> Consegne dell'esercizio:
1/ Nel testo sull'olivicoltura italiana, elenca tutti gli elementi di debolezza del comparto olivicolo individuati dal report di Ismea.
2/ Riprendi il testo sull'olivicoltura italiana e proseguilo a partire dall'ultima frase riportata.

> Brano da leggere:
L'olivicoltura italiana si trova in una fase di transizione e deve fare i conti con diversi fattori di cambiamento. Da un lato il dilagare della Xylella fastidiosa ha messo in ginocchio una parte importante del territorio pugliese e minaccia l'intero comparto del Sud Italia. Dall'altro modelli di produzione antiquati rendono i costi di produzione italiani non competitivi rispetto a quelli di altri Paesi, europei e non.

Certo, la qualità dell'olio extravergine di oliva italiano è mediamente superiore rispetto a quella dei competitor internazionali, ma se l'olio non è valorizzato sul mercato e quindi pagato di più dal consumatore finale, la qualità non basta a mantenere in attivo i conti aziendali. Il lato positivo è che i consumi domestici superano di gran lunga la produzione nazionale e questo significa che il mercato c'è, come anche quello estero, che ogni anno cresce di qualche punto percentuale.

Tutte le notizie sull'olivo


I fattori di debolezza dell'olivicoltura italiana

Il report di Ismea "La competitività della filiera olivicola" pubblicato a dicembre 2020 identifica alcuni elementi di debolezza del comparto olivicolo italiano.
Tra i quali:
  • Frammentazione delle aziende olivicole la cui dimensione media è di 1,8 ettari. Superfici ridotte significano meno capacità di investire e una incidenza più elevata degli ammortamenti. Un conto ad esempio è ammortizzare l'acquisto di un trattore su 20 ettari, altra cosa è farlo su 2.
  • Invecchiamento dell'età del conducente. Per ogni olivicoltore sotto quaranta anni ce ne sono undici che ne hanno più di sessantacinque. E come si legge nel report le aziende guidate da giovani sono più redditizie.
  • Elevato numero di olivicoltori hobbisti, pari alla metà delle aziende agricole, che producendo per autoconsumo o per un ristretto numero di clienti non sono incentivati a migliorare la produttività. Spesso si tratta infatti di aziende in perdita, in cui l'aspetto ricreativo e culturale sovrasta quello produttivo.
  • Un numero elevatissimo di frantoi. In Italia sono 4.800 contro i 1.700 della Spagna che pure produce più olio.
  • Scarsa produttività degli impianti, spesso gestiti non in irriguo e con metodologie antiquate.

> Materiale fornito:
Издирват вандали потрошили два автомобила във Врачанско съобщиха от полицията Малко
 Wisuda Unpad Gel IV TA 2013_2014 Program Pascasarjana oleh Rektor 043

> Le tue risposte:
1/
- Frammentazione delle aziende olivicole, la cui dimensione media è di 1,8 ettari
- Invecchiamento dell'età del conducente
- Elevato numero di olivicoltori hobbisti, pari alla metà delle aziende agricole
- Un numero elevatissimo di frantoi
- Scarsa produttività degli impianti, spesso gestiti non in irriguo e con metodologie antiquate

2/
Tutti questi fattori fanno sì che l'olivicoltura italiana sia poco competitiva a livello internazionale e che gli olivicoltori italiani lavorino sul filo del pareggio di bilancio e che in annate di scarica vadano addirittura in rosso. Bisogna dunque aumentare la produttività degli oliveti, abbassare i costi di produzione e cercare di spuntare prezzi migliori sul mercato.


Cinque modi per aumentare la produttività dell'oliveto

Il report di Ismea prende in considerazione cinquanta aziende olivicole sparse per tutta Italia e rappresentative del tessuto produttivo nostrano. Per quanto riguarda l'analisi dei costi rimandiamo a questo articolo in cui si analizzano i vari fattori di produzione. Nel presente invece ci vogliamo soffermare su quali sono gli elementi su cui intervenire per aumentare i margini di guadagno.

Ecco dunque cinque modi per abbattere i costi di produzione, aumentare la produttività di olive e spuntare un prezzo migliore sul mercato.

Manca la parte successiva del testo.